◆ **EXTRAIT DE PAGE**
Dernière mise à jour : 1 févr.

La spéculation financière est un sujet qui divise les opinions depuis des siècles. Elle est souvent vue comme le moteur de l'innovation et de la croissance économique, mais aussi comme une source d'instabilité et d'inégalités, tenues pour injustes. Cet article explore les différentes facettes de la spéculation financière en s'appuyant sur les réflexions de Maurice Allais, prix Nobel d'économie, connu pour ses critiques acerbes de la spéculation, ainsi que sur des perspectives plus libérales apportées par les écoles autrichienne et de Chicago.

◆ **EXERCICE COURT 1**
Recopiez sans rien changer, s'il vous plaît, le passage des enregistrements qui va de la ligne contenant « What measure of distance exists from » jusqu'à la fin des enregistrements, ces deux bornes comprises.

◆ **LES DONNÉES**

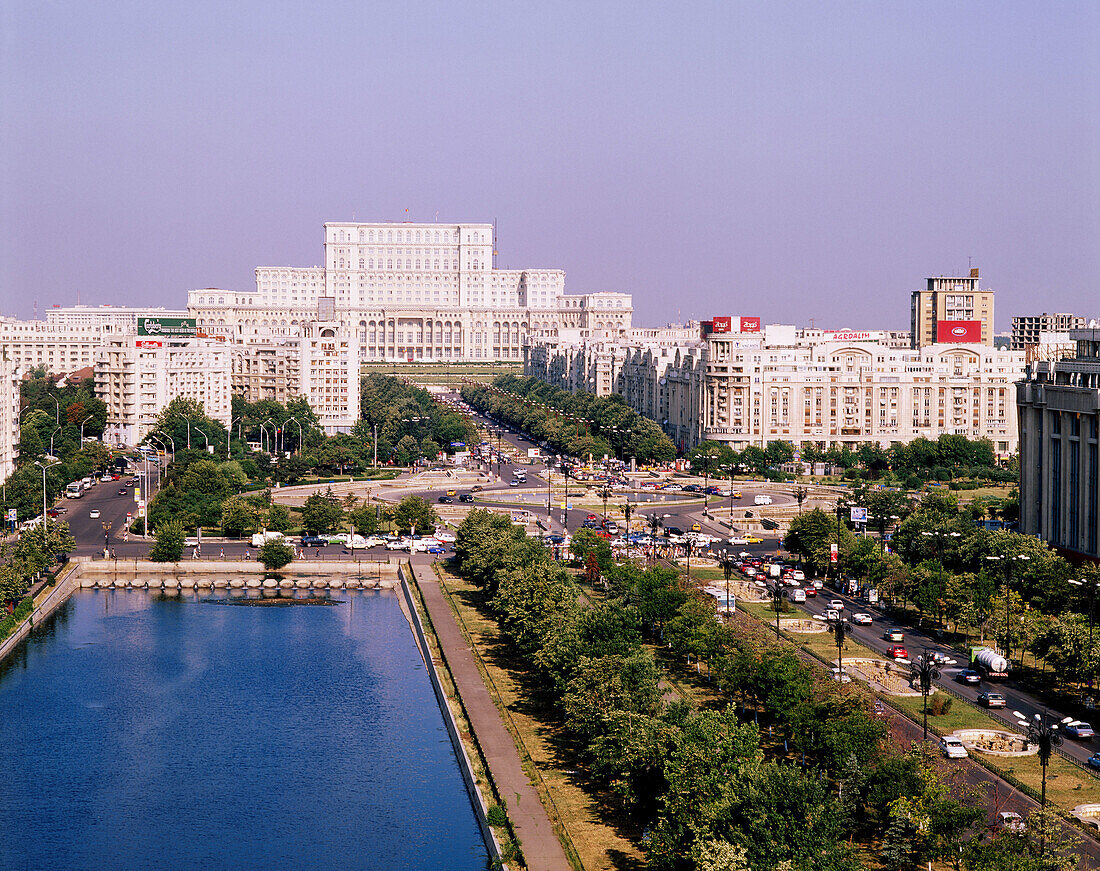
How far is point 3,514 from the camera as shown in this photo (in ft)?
225

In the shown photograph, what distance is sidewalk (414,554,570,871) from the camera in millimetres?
28953

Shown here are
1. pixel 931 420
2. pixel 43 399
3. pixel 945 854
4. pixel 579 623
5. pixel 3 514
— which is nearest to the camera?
pixel 945 854

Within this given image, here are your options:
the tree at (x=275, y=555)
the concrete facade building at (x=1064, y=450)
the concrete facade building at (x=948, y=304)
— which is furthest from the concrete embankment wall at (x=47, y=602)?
the concrete facade building at (x=948, y=304)

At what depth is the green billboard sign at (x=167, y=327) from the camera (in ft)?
415

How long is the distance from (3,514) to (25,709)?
28572mm

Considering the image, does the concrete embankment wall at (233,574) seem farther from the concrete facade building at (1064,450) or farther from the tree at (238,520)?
the concrete facade building at (1064,450)

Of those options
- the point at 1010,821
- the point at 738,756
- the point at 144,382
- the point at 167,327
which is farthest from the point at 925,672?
the point at 167,327

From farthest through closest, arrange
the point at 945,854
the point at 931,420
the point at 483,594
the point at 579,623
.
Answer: the point at 931,420
the point at 483,594
the point at 579,623
the point at 945,854

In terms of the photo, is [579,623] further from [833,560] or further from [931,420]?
[931,420]

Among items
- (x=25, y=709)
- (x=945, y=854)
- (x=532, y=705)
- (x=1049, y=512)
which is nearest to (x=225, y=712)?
(x=25, y=709)

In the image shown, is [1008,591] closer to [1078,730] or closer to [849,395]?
[1078,730]

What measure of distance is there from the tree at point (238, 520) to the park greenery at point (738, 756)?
28.4 meters

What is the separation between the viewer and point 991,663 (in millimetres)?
42062

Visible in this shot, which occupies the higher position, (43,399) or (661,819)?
(43,399)
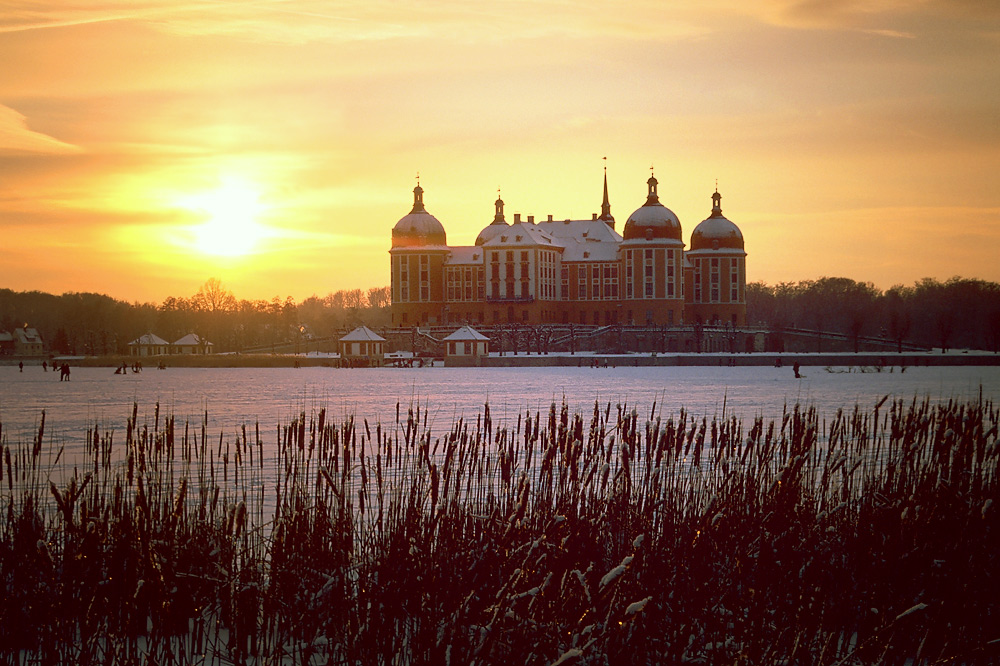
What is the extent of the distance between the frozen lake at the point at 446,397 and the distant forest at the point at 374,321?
130 ft

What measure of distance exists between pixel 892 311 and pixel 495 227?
4170 cm

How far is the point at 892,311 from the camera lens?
99812mm

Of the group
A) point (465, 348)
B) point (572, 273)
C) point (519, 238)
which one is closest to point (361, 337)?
point (465, 348)

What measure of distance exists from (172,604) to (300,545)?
0.83 m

◆ **EXERCICE COURT 2**
D'après l'extrait sur la spéculation financière, pourquoi ce sujet divise-t-il les opinions ?

◆ **RÉPONSE COMPLÈTE 1**
What measure of distance exists from (172,604) to (300,545)?
0.83 m

◆ **RÉPONSE COMPLÈTE 2**
La spéculation financière est souvent vue comme le moteur de l'innovation et de la croissance économique. Elle est aussi considérée comme une source d'instabilité et d'inégalités, tenues pour injustes.